What encoding does u'...' syntax use?

Fri Feb 20 19:10:15 EST 2009

In article <499F3A8F.9010200 at v.loewis.de>,
 "Martin v. Löwis" <martin at v.loewis.de> wrote:

> >>>>> u'\xb5'
> >> u'\xb5'
> >>>>> print u'\xb5'
> >> ?
> > 
> > Unicode literals are *in the source file*, which can only have one
> > encoding (for a given source file).
> > 
> >> (That last character shows up as a micron sign despite the fact that
> >> my default encoding is ascii, so it seems to me that that unicode
> >> string must somehow have picked up a latin-1 encoding.)
> > 
> > I think latin-1 was the default without a coding cookie line.  (May be
> > uft-8 in 3.0).
> 
> It is, but that's irrelevant for the example.
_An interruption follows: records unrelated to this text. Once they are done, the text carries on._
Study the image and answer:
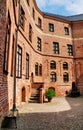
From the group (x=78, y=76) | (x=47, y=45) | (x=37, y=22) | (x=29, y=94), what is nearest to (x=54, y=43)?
(x=47, y=45)

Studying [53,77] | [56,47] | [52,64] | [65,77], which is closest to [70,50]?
[56,47]

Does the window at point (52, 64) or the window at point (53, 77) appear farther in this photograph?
the window at point (52, 64)

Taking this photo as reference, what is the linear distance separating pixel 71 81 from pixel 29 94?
29.9 feet

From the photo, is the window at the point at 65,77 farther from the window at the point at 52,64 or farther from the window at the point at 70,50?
the window at the point at 70,50

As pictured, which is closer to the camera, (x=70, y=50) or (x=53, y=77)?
(x=53, y=77)

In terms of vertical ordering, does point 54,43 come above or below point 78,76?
above

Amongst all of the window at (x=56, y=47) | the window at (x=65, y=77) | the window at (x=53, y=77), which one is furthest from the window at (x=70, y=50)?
the window at (x=53, y=77)

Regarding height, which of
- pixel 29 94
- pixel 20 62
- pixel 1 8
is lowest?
pixel 29 94

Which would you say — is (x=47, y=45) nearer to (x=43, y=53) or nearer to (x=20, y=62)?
(x=43, y=53)

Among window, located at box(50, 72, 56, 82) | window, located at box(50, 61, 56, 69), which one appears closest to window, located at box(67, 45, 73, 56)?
window, located at box(50, 61, 56, 69)

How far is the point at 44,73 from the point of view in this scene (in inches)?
819

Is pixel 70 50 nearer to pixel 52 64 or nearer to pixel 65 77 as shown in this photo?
pixel 52 64

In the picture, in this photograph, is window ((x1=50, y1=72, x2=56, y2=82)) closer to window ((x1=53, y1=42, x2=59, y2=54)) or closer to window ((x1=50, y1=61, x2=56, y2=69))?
window ((x1=50, y1=61, x2=56, y2=69))

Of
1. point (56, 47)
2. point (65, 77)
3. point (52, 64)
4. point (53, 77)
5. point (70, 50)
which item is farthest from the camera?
point (70, 50)
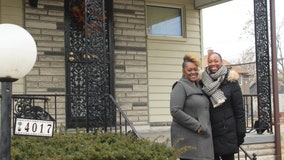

In the source
> 
>   u'\xb5'
> 
> all characters are ASCII (i.e. all of "letter u", "single
> quote", "backslash", "letter x", "letter b", "digit 5").
> As a consequence, this source text has the same meaning in all
> supported source encodings (as source encodings must be ASCII
> supersets).
> 
> The Unicode literal shown here does not get its interpretation
> from Latin-1. Instead, it directly gets its interpretation from
> the Unicode coded character set. The string is a short-hand
> for
> 
>  u'\u00b5'
> 
> and this denotes character U+00B5 (just as u'\u20ac" denotes
> U+20AC; the same holds for any other u'\uXXXX').
> 
> HTH,
> Martin

Ah, that makes sense.  Thanks!

rg